The World Health Organization (WHO) estimates that up to 90 percent of Asian high school children, including Vietnamese, are currently suffering from nearsightedness.
Decreased exposure to outdoor light and spending too much time studying indoors appear to be a major factor in rising rates of myopia, or nearsightedness, in young people around the world.
People with myopia can see close-up objects clearly, like the words on a page, while their distance vision is blurry, and correction with glasses or contact lenses is likely to be needed for activities like seeing the blackboard clearly, cycling, driving, or recognizing faces down the block.
The growing incidence of myopia is related to changes in children’s behavior, especially how little time they spend outdoors, often staring at screens indoors instead of enjoying activities illuminated by daylight.
The devastating pandemic of COVID-19 in 2020-22 may be making matters worse, the New York Times reported, citing the WHO.
Susceptibility to myopia is determined by genetics and the environment.
Children with one or both nearsighted parents are more likely to become myopic.

Saved data entries:
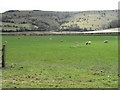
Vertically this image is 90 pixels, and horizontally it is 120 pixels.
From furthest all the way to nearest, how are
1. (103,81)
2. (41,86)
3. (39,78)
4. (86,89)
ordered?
(39,78)
(103,81)
(41,86)
(86,89)

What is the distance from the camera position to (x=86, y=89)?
12148 millimetres

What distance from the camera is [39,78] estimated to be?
1526 cm

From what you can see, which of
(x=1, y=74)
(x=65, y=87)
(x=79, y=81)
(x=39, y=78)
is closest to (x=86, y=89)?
(x=65, y=87)

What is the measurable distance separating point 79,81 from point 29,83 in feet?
9.38

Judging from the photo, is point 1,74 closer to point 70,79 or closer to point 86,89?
point 70,79

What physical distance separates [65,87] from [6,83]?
3.42 metres

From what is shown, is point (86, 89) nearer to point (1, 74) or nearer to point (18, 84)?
point (18, 84)

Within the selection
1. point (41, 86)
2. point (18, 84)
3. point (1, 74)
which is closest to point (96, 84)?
point (41, 86)

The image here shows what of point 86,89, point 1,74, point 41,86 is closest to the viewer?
point 86,89

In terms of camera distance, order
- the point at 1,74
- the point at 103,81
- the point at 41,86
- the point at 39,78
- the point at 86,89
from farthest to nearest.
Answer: the point at 1,74 → the point at 39,78 → the point at 103,81 → the point at 41,86 → the point at 86,89

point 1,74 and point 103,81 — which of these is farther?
point 1,74

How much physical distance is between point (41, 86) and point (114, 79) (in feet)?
15.0

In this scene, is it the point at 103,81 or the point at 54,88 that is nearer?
the point at 54,88

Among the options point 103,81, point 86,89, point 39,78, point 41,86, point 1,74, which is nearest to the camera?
point 86,89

> _WORK INSTRUCTIONS_
a: According to the myopia passage, what share of Asian high school children does the WHO estimate are nearsighted?
b: Reproduce word for word the portion of the myopia passage that begins at the words "The World Health" and stops after "suffering from nearsightedness.".

> _OUTPUTS FOR THE TASKS_
a: Up to 90 percent.

b:
The World Health Organization (WHO) estimates that up to 90 percent of Asian high school children, including Vietnamese, are currently suffering from nearsightedness.